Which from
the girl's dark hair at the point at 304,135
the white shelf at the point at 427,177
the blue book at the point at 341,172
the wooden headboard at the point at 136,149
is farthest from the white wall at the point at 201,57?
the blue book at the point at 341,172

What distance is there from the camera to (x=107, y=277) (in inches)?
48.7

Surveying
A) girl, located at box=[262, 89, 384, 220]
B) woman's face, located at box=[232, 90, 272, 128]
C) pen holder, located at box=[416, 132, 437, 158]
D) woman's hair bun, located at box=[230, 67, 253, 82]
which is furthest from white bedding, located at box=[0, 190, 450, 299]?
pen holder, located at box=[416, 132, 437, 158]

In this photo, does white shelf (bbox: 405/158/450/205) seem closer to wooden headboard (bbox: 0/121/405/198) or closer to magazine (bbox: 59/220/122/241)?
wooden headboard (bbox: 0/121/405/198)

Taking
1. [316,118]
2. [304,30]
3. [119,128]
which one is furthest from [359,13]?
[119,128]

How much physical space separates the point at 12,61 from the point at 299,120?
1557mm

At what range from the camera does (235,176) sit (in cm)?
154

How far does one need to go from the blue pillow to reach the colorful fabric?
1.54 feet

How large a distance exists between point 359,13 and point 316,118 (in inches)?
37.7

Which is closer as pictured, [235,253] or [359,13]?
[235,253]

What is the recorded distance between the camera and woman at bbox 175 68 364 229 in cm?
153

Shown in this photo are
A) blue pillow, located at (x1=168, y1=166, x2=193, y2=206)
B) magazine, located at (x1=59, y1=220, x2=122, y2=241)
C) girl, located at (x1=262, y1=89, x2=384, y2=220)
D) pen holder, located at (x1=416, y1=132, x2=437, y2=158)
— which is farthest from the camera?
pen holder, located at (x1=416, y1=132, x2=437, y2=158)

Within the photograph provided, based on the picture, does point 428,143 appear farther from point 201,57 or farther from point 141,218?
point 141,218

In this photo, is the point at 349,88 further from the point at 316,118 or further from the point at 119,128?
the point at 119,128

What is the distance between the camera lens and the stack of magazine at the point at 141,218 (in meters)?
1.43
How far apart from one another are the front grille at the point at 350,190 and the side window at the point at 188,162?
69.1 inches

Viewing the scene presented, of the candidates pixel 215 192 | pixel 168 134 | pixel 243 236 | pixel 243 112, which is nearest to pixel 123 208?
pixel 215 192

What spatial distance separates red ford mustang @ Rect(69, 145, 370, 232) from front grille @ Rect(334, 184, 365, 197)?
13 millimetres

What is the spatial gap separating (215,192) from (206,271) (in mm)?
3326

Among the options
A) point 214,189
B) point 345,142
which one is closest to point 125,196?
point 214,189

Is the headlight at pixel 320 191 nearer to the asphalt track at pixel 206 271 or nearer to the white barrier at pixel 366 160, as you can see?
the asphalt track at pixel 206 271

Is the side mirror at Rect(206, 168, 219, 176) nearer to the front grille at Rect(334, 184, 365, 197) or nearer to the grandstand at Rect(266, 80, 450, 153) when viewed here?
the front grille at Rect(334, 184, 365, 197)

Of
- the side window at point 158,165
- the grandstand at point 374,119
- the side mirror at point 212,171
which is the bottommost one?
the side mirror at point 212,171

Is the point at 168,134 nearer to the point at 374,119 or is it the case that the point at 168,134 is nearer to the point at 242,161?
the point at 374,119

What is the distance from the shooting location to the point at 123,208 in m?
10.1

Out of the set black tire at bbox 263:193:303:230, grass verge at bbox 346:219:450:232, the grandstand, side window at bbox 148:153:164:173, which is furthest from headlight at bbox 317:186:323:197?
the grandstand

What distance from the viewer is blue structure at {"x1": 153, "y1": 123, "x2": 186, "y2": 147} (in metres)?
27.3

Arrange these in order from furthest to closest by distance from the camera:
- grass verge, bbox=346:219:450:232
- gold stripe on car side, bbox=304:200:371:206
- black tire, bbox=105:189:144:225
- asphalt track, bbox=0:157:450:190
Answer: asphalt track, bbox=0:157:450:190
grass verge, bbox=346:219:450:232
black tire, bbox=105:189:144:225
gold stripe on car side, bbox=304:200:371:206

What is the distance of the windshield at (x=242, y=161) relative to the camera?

-*-*-

# THE REQUEST:
Render the material from the line containing "Arrange these in" through its final line, both ends included, as a Markdown table with the columns "Row" and "Line". Leave blank lines out.

# EXERCISE OUTPUT:
| Row | Line |
|---|---|
| 1 | Arrange these in order from furthest to closest by distance from the camera: |
| 2 | - grass verge, bbox=346:219:450:232 |
| 3 | - gold stripe on car side, bbox=304:200:371:206 |
| 4 | - black tire, bbox=105:189:144:225 |
| 5 | - asphalt track, bbox=0:157:450:190 |
| 6 | Answer: asphalt track, bbox=0:157:450:190 |
| 7 | grass verge, bbox=346:219:450:232 |
| 8 | black tire, bbox=105:189:144:225 |
| 9 | gold stripe on car side, bbox=304:200:371:206 |
| 10 | What is the distance of the windshield at (x=242, y=161) relative to the camera? |